**** Records ****

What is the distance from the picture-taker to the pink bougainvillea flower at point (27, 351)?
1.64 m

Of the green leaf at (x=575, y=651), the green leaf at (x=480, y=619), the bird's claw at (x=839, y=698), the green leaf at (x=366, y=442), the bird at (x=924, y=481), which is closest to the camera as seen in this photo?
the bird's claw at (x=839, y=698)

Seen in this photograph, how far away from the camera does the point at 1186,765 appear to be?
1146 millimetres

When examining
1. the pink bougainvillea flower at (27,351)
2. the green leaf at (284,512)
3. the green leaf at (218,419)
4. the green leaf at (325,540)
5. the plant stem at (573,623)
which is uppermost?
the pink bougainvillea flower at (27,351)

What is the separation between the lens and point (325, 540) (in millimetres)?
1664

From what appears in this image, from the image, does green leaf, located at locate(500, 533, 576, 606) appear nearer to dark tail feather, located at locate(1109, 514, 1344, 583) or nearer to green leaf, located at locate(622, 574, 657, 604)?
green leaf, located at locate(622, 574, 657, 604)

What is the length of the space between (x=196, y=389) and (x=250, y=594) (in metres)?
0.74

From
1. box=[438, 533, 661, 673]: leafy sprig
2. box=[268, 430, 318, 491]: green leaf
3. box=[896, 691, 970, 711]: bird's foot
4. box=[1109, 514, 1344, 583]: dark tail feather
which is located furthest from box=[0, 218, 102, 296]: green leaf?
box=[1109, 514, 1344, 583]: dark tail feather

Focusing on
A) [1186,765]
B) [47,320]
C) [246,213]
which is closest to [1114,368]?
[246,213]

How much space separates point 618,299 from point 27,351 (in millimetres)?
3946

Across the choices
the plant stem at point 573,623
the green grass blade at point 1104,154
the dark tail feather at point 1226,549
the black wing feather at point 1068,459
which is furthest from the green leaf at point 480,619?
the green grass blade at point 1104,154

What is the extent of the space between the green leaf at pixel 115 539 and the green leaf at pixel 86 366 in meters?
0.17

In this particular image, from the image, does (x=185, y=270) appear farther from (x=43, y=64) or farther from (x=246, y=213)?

****

Transcribe all entries exactly as they are given.

What is the distance from the picture-taker to the pink bougainvillea flower at point (27, 351)?
1.64 m

Of the green leaf at (x=575, y=651), the green leaf at (x=480, y=619), the bird's claw at (x=839, y=698), the green leaf at (x=366, y=442), the bird at (x=924, y=481), which is closest to the camera as seen in this photo?
the bird's claw at (x=839, y=698)

Seen in this photograph, how far away from the camera does the point at 1186,765 appear to be?
1146 millimetres

When examining
1. the pink bougainvillea flower at (27,351)
2. the green leaf at (284,512)
3. the green leaf at (218,419)
4. the green leaf at (325,540)
5. the plant stem at (573,623)
which is uppermost?
the pink bougainvillea flower at (27,351)

What is the separation between the lens and point (325, 540) (in millimetres)?
1664

From what appears in this image, from the image, does green leaf, located at locate(500, 533, 576, 606) appear nearer to dark tail feather, located at locate(1109, 514, 1344, 583) or nearer to green leaf, located at locate(622, 574, 657, 604)?
green leaf, located at locate(622, 574, 657, 604)

What is the length of the space between (x=196, y=389) and (x=250, y=594) (in metres)?
0.74

From
1. box=[438, 533, 661, 673]: leafy sprig
2. box=[268, 430, 318, 491]: green leaf
3. box=[896, 691, 970, 711]: bird's foot
4. box=[1109, 514, 1344, 583]: dark tail feather
which is located furthest from box=[0, 218, 102, 296]: green leaf?
box=[1109, 514, 1344, 583]: dark tail feather

Focusing on
A) [1186,765]
B) [47,320]
C) [246,213]
which is closest to [1114,368]?
[246,213]

How much space separates point 618,299 from point 27,351 (in millimetres)?
3946

Across the choices
the plant stem at point 573,623
the green grass blade at point 1104,154
the dark tail feather at point 1226,549
the black wing feather at point 1068,459
which is furthest from the green leaf at point 480,619?
the green grass blade at point 1104,154

What is the extent of the space between the green leaf at pixel 115 539 and the green leaf at pixel 86 366 in meters?
0.17

In this particular image, from the image, does (x=185, y=270) appear farther from (x=43, y=64) or farther from (x=246, y=213)?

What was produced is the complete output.